The Universe is not a structureless mish-mash of space stuff, but there's still a lot we don't know about how it's put together.

Although we know that everything is connected by a vast, filamentary web, we tend to operate under the assumption that the distribution of galaxies among those filaments is somewhat random.

In other words, if you pick a patch of sky, scientists generally think that the spin directions of all the galaxies in that patch will be more or less evenly distributed.

Well, it turns out that that assumption may be incorrect.

Computational astronomer Lior Shamir of Kansas State University has conducted a survey of 200,000 galaxies, and found that the distribution of spin direction forms a pattern that is distinctly not random after all.

In fact, that pattern can be fitted to a quadrupole alignment with a much higher probability than chance - suggesting that the early Universe as a whole could have been spinning like a giant galaxy.

Shamir presented his paper, which is yet to be peer-reviewed, at the 236th meeting of the American Astronomical Society.

" Cosmic Microwave Background (CMB) data also shows evidence of possible cosmological-scale polarisation, and was fitted to quadrupole alignment. These observations led to theories that shift from the standard cosmological models," Shamir writes in his paper.

"Since the spin patterns of a galaxy as visible from Earth is also an indication of the actual spin direction of the galaxy, the large-scale patterns in the distribution of the spin directions can be an indication of a rotating Universe."

Spiral galaxies are relatively tidy and well-defined, with a flat disc shape, spiral arms, and rotation that we can measure based on the Doppler shift of light from the sides of the disc.

Blueshifted light is made up of shorter wavelengths, and indicates rotation towards us; redshifted light is made up of longer wavelengths, and indicates rotation away from us.

There are only two directions these galaxies can spin - clockwise and counterclockwise. If the Universe is isotropic, or uniform in all directions, as described by the cosmological principle, there should be a pretty even 50-50 distribution of clockwise and counterclockwise galaxies throughout.

But when Shamir conducted his census using data obtained from the Sloan Digital Sky Survey (SDSS) and the Panoramic Survey Telescope and Rapid Response System (Pan-STARRS), he found something very peculiar.

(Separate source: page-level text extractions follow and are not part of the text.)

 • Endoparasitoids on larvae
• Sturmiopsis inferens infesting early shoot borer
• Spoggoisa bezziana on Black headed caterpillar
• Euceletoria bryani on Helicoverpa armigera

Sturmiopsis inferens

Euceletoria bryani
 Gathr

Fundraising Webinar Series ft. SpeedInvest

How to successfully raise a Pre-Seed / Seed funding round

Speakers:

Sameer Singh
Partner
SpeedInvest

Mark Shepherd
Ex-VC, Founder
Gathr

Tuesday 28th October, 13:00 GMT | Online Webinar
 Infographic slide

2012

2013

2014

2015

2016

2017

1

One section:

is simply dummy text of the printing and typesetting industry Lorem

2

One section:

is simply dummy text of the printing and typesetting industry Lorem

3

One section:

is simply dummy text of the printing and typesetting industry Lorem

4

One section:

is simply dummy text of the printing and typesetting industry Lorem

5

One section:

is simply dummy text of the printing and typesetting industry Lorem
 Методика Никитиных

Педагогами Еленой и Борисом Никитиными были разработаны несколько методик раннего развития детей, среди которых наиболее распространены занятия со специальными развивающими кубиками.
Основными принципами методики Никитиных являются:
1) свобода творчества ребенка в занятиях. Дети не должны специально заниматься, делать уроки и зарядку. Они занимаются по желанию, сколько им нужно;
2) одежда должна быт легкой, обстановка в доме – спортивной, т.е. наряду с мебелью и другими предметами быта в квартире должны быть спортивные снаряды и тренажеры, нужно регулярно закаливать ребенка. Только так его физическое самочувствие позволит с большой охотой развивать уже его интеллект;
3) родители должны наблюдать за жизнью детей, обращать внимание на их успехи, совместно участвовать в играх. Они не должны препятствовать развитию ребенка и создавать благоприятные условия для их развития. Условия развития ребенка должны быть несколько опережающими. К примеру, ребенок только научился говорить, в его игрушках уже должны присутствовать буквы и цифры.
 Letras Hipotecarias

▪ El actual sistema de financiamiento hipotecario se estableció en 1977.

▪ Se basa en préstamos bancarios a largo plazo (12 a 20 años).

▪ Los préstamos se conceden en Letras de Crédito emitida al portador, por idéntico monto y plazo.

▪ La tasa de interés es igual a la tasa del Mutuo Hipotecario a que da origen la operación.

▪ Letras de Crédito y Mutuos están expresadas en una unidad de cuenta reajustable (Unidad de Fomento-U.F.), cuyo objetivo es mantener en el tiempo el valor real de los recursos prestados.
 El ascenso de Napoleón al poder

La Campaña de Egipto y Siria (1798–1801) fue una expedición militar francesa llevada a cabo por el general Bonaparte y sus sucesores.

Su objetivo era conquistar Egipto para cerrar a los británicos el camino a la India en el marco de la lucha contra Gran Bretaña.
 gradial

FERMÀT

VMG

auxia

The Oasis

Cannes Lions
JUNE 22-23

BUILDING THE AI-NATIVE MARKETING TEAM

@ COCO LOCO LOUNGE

The split identified was closer to 51-49, with more clockwise galaxies than counterclockwise. That may seem like a small difference, but according to Shamir, the chance of such asymmetry in an isotropic Universe is at least one in 1 billion.

quadrupoleAn all-sky mollweide map of the quadrupole in the distribution of galaxy spin directions. (Kansas State University)

He also found that the asymmetry itself is not uniformly distributed. Closer to Earth, the gap closes, and the distribution of galaxies is more even - but farther out in the Universe, the asymmetry is more pronounced.

Shamir believes these findings could suggest that the early Universe was less chaotic than it is today, and that its consistency is decreasing over time.

The differences in the asymmetry across different parts of the Universe are consistent with a quadrupole pattern - that is, the Universe wasn't rotating around a single axis, but four axes in a complex alignment.

The quadrupole found in the cosmic microwave background - the faint radiation left over from the Big Bang that suffuses the Universe - has been referred to as an "anomaly", a "problem" and the "Axis of Evil".

Because the cosmic microwave background is so faint, it's possible that the signal has been contaminated by the much brighter light of the current Universe.

However, the spin of galaxies is pretty easy to measure, so Shamir's research suggests that the cosmic microwave background quadrupole anomaly might be an even thornier problem than cosmologists thought.

"There is no error or contamination that could exhibit itself through such unique, complex, and consistent patterns," Shamir says.

"We have two different sky surveys showing the exact same patterns, even when the galaxies are completely different. There is no error that can lead to that. This is the Universe that we live in. This is our home."